Passage:
+++

This is a NOTICE Please Read.
Incident Report for LivePOS
Postmortem

Folks, I hope everyone are having some quality time with their families and loved ones, I wanted to give you a quick update on the events of the 24th.

As you know, on the 14th we encountered a hardware malfunction from one of our Data Center vendors. The vendor remedied the situation in a matter of hours and we were back in full swing. We thought the issue was resolved for good. On the 24th at approximately 1pm PST our engineers identified the same problem with the same vendor starting to resurface again. Over the course of the next three hours the Vendor’s engineers were coming up with ideas and hypothesis on how to resolve the issue, however no one really gave us a solid answer as to WHY this issue reappeared. The issue was identified as a hardware problem, but it was not clear where exactly the failure is happening.

In order to put this uncertainty behind us, we have decided to migrate our entire server array into a new region, which in essence means that we will be running the entire LivePOS system on a new set of hardware, leaving the “bad” hardware behind. Once the last store was confirmed closed, LivePOS engineers started to migrate the array as planned, that was at approximately 9PM PST. The team worked throughout the night and at approximately 2pm the following day the migration was 97% complete and LivePOS.com, Dashboard and POS transactions were all back online. The rest of the 3% was done that following night, brining the service to 100%.

With the offline feature working as designed, most of you were ringing up customers and collecting payments without delays, however some of you had to close and go home before all of your transactions synced. When the stores re-opened Saturday morning the sales automatically synced and posted on the correct date of the 24th, showing you a blue logo.

With monster companies like Facebook and Netflix (who also uses AWS) going down a few times every year, no cloud solution can be fully immune to this problem, it is a simple fact of life, and while rare, we at LivePOS want to make sure that we are better prepared if this ever happens again.

In the next few weeks we are going to revisit our offline procedures and add enhancements and capabilities to the LivePOS offline system. We will post enhancements and feature updates in our weekly Friday email newsletter. Also, where applicable, we will be reaching out to some of you who were effected more than others to offer some good will compensation.

+++

Written request A: Which parts of the LivePOS service does the incident report say were back online at about 2pm the day after the migration began? List them all.

Supplied records:
+++

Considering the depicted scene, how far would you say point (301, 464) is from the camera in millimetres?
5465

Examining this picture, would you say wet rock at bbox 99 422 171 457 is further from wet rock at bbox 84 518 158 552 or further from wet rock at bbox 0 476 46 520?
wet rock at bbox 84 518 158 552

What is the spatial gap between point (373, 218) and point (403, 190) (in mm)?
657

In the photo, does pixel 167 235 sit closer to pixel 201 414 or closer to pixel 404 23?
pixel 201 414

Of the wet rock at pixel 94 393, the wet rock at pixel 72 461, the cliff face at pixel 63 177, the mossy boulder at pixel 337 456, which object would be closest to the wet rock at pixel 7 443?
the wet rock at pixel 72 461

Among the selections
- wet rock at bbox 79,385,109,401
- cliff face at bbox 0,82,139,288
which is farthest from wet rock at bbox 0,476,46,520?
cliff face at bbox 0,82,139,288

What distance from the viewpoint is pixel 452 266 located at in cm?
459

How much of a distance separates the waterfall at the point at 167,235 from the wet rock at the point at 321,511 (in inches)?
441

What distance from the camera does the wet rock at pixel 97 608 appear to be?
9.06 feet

+++

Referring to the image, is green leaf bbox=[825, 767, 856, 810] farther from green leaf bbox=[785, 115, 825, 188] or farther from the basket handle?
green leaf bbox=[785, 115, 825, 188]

+++

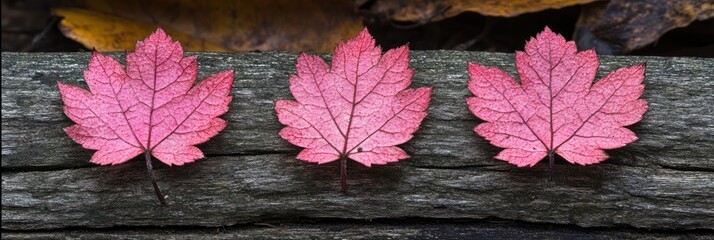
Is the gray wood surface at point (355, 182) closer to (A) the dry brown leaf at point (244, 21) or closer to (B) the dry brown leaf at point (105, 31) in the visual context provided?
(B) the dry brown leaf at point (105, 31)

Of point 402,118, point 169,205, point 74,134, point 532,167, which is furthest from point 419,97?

+++

Written request B: How many lines of the records contain the word "What"? Letter case counts, and the reply should be only the number.

Full response A: LivePOS.com, Dashboard, and POS transactions

Full response B: 3